«Übler Anschlag»
Polizei räumt Flugzeug in München wegen Email

Vermutlich Opfer eines üblen Scherzes ist ein Grieche geworden. Er wurde in einer Mail an eine Fluggesellschaft als Terrorist bezeichnet. Das Flugzeug, in dem er saß, wurde in München geräumt.

HB BERLIN.

Nach einer Terrorwarnung per E-Mail hat die Polizei am Münchner Flughafen eine deutsche Chartermaschine aus Griechenland durchsucht und die Personalien der 91 Passagiere aufgenommen. Darunter befand sich laut der Polizei auch der 41 Jahre griechischer Reiseleiter, der in einer E-Mail an die Fluggesellschaft als Terrorist bezichtigt wurde, der kriminelle Aktionen plant.

Er wurde kurzzeitig in Gewahrsam genommen, dann aber wieder auf freigelassen. Nach derzeitigem Kenntnisstand der Polizei wurde er Opfer eines «üblen Anschlags». Der Urheber der Mail ist bislang unbekannt.

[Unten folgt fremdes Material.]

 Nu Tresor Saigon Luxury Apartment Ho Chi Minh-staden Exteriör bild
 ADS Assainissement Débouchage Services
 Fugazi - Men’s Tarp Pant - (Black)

Die Maschine war am späten Nachmittag aus Athen in München angekommen. Nach der Landung wurde das Flugzeug komplett geräumt und durchsucht. Aus Sicherheitsgründen wurde auch der betreffende Terminalbereich vom Bundesgrenzschutz geräumt und vorübergehend abgesperrt. Weder in der Maschine vom Typ Fokker 100 noch im Gepäck seien Sprengstoff, Waffen oder Ähnliches gefunden worden, teilte die Polizei mit.